De lá para cá, a gestora corrigiu e reenviou o pedido, mas novas quedas por notícias ruins podem acontecer. Ludolf avalia que "parte do movimento [de alta com o ETF] já foi precificada, porém, como não há certeza da aprovação dessas solicitações nem do prazo para que isso ocorra, creio que o mercado ainda celebrará a aprovação desses veículos regulados nos Estados Unidos".
"Existe o potencial de que mais investidores institucionais, como os fundos de pensão, ganhem confiança para entrar neste mercado por meio de produtos oferecidos por instituições tradicionais que possuem relações duradouras com esse perfil de investidor, ajudando a concretizar um importante ganho de reputação para os criptoativos e um aumento da demanda por produtos regulados que pode se estender por vários anos", explica.

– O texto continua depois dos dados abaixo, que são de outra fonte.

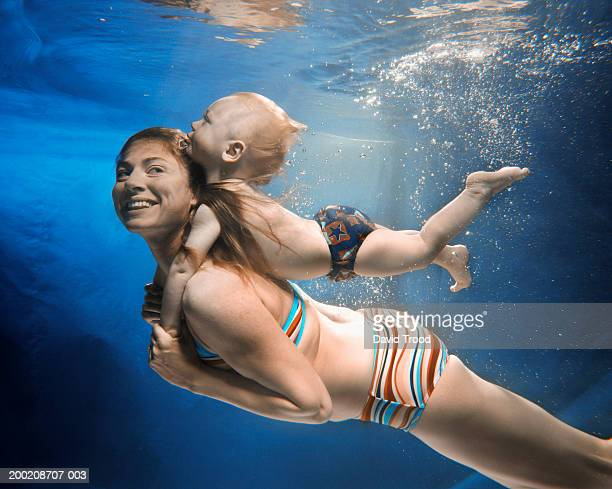 Mother swimming with baby boy(12-15 months) on back, underwater view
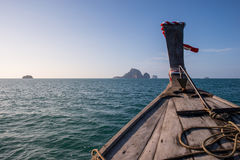 Traditional long tail boat is sailing on Andaman sea in Thailand. Traditional long tail boat is sailing on Andaman sea with a blue sky in thailand Royalty Free Stock Images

Ao mesmo tempo, ele também acredita que "uma eventual negativa de todos os pedidos e vitórias dos reguladores nos processos contra as empresas do setor podem sim ter impactos negativos na dinâmica de adoção e nos preços do bitcoin e outros ativos digitais", e por isso é importante que os investidores sigam atentos aos próximos acontecimentos.